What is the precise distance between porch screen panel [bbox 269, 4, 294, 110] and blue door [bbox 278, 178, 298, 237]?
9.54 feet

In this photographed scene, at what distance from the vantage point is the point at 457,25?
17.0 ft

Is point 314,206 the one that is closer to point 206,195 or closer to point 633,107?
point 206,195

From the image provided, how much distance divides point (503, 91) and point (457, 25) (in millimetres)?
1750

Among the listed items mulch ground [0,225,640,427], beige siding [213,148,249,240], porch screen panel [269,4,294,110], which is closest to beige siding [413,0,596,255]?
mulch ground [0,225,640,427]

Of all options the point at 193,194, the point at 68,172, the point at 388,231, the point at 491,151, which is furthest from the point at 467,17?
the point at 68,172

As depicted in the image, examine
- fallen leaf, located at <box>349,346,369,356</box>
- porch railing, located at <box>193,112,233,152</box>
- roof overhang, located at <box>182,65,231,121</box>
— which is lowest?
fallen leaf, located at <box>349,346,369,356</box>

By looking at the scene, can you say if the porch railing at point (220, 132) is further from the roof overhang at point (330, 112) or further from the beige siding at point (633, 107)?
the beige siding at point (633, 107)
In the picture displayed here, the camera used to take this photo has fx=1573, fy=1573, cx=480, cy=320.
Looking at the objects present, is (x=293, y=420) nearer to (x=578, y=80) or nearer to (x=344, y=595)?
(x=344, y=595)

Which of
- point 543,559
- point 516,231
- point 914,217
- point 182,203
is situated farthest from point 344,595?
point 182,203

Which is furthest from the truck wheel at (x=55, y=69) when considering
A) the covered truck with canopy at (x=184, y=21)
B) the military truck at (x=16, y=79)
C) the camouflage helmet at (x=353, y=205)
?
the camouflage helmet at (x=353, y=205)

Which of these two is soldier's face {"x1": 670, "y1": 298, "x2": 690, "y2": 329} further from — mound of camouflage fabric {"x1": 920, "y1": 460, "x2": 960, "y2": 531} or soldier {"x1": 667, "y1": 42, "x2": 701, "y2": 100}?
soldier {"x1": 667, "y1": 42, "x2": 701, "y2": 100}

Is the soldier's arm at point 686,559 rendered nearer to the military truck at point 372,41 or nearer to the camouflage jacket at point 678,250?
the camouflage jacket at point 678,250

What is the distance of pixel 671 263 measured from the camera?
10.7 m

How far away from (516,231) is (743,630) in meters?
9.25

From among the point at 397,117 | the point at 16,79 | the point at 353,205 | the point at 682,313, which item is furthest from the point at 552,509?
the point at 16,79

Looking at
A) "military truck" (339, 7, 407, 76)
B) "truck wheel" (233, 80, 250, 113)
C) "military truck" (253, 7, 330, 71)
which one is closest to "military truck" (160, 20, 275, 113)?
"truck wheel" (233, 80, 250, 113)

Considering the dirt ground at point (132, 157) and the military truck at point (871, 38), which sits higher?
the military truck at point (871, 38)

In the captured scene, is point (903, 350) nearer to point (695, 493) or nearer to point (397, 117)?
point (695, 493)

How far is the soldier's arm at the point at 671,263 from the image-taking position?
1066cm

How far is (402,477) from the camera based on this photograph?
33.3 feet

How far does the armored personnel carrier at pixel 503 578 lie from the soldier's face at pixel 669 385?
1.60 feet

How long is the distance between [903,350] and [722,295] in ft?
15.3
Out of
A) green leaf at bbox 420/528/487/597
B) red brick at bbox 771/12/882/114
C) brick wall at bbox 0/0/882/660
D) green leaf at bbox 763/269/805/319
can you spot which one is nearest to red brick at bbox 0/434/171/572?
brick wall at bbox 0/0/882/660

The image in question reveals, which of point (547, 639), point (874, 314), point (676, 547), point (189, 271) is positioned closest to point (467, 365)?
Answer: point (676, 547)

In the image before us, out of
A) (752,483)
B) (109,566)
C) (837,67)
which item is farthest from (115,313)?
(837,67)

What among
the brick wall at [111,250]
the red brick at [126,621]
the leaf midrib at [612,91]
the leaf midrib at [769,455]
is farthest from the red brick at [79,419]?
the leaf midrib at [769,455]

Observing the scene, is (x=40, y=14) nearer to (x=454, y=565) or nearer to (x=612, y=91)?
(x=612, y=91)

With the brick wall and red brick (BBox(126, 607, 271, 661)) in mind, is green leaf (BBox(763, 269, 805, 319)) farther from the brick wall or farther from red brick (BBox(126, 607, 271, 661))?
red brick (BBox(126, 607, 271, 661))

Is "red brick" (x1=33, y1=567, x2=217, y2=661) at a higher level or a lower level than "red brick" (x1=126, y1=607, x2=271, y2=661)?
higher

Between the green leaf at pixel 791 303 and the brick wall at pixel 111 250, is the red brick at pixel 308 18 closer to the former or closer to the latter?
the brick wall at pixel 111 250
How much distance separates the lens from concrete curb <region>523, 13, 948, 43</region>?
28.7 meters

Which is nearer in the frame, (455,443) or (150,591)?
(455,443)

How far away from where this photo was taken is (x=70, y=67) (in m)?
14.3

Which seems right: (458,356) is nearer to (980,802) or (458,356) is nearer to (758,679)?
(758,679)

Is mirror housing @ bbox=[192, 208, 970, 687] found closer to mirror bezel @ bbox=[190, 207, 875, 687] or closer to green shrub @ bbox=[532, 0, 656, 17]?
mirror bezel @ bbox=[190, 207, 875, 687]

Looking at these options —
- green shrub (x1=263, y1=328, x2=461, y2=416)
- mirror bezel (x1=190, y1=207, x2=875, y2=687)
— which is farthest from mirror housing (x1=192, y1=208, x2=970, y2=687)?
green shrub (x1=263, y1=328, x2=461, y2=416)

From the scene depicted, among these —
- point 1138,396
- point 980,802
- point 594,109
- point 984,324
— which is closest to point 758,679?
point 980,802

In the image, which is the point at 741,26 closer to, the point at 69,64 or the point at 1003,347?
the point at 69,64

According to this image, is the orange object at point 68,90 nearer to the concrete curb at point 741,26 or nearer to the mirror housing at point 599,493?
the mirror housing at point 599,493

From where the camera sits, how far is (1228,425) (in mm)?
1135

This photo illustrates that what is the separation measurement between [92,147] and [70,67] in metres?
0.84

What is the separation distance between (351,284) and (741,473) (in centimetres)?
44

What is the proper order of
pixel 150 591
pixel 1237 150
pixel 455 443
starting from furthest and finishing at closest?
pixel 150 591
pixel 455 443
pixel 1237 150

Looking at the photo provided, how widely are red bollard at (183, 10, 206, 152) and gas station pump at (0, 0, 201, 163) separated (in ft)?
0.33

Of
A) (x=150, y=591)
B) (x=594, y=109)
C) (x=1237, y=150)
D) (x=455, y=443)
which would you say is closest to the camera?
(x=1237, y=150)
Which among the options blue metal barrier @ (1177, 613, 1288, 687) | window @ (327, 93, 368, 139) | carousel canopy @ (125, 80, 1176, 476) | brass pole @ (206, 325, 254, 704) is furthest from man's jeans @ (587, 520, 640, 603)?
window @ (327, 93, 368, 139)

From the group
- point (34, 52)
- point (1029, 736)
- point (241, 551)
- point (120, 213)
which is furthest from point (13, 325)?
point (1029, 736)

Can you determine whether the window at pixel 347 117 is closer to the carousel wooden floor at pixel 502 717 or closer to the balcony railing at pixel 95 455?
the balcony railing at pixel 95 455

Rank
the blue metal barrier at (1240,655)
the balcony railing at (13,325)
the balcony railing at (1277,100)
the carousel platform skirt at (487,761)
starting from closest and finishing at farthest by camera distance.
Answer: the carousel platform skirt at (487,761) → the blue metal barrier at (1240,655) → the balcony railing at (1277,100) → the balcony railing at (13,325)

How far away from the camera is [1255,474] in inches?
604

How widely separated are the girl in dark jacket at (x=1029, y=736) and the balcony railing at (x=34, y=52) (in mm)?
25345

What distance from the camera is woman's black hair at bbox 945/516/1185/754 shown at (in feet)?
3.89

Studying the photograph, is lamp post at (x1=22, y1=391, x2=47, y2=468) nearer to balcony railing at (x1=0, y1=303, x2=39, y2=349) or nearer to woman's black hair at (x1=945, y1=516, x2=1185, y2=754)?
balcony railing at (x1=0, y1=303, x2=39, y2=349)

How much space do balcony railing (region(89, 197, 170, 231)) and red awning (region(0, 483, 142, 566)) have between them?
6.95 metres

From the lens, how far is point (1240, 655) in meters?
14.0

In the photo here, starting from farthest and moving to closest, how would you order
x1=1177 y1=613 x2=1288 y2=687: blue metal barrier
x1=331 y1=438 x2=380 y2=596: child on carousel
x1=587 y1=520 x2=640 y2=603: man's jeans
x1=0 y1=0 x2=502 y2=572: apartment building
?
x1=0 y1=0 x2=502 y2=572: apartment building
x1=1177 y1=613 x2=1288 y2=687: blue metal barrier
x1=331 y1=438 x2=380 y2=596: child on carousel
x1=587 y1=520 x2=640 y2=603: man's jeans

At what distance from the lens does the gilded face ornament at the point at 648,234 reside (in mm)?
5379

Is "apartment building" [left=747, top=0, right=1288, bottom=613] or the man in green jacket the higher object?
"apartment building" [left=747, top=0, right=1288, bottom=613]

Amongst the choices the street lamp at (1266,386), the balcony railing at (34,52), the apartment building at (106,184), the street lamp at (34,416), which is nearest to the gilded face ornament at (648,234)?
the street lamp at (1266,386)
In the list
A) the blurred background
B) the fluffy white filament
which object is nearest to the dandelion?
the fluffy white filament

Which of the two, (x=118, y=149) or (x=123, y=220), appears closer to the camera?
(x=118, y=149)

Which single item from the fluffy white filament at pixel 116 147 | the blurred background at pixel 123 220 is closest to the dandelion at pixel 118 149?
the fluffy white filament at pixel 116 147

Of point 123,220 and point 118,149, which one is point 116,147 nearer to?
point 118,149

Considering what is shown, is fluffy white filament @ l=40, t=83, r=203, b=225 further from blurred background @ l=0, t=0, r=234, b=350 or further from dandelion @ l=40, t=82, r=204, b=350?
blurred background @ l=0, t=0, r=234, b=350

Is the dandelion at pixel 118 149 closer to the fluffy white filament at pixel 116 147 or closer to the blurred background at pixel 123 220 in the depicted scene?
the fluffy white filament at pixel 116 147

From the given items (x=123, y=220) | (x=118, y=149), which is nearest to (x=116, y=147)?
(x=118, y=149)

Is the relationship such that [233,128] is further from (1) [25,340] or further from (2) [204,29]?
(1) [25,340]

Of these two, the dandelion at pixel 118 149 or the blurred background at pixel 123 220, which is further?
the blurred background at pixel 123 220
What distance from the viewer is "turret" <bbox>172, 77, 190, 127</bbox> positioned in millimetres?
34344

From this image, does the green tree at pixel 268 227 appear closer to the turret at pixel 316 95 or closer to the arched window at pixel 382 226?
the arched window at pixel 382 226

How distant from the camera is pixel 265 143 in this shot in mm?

:::::

What the exercise asks:
Your task is to return, exactly and on their own, the lines from the one containing "Is the relationship" through the last line of the listing.

Worked answer:
Is the relationship such that [233,128] is further from (1) [25,340] or further from (2) [204,29]?
(1) [25,340]

Of these two, the dandelion at pixel 118 149 or the blurred background at pixel 123 220, which is further?
the blurred background at pixel 123 220
What distance from the viewer is "turret" <bbox>172, 77, 190, 127</bbox> positioned in millimetres?
34344

From this image, does the green tree at pixel 268 227 appear closer to the turret at pixel 316 95 or closer to the arched window at pixel 382 226?
the arched window at pixel 382 226

How distant from the camera is pixel 265 143 in this shot in mm?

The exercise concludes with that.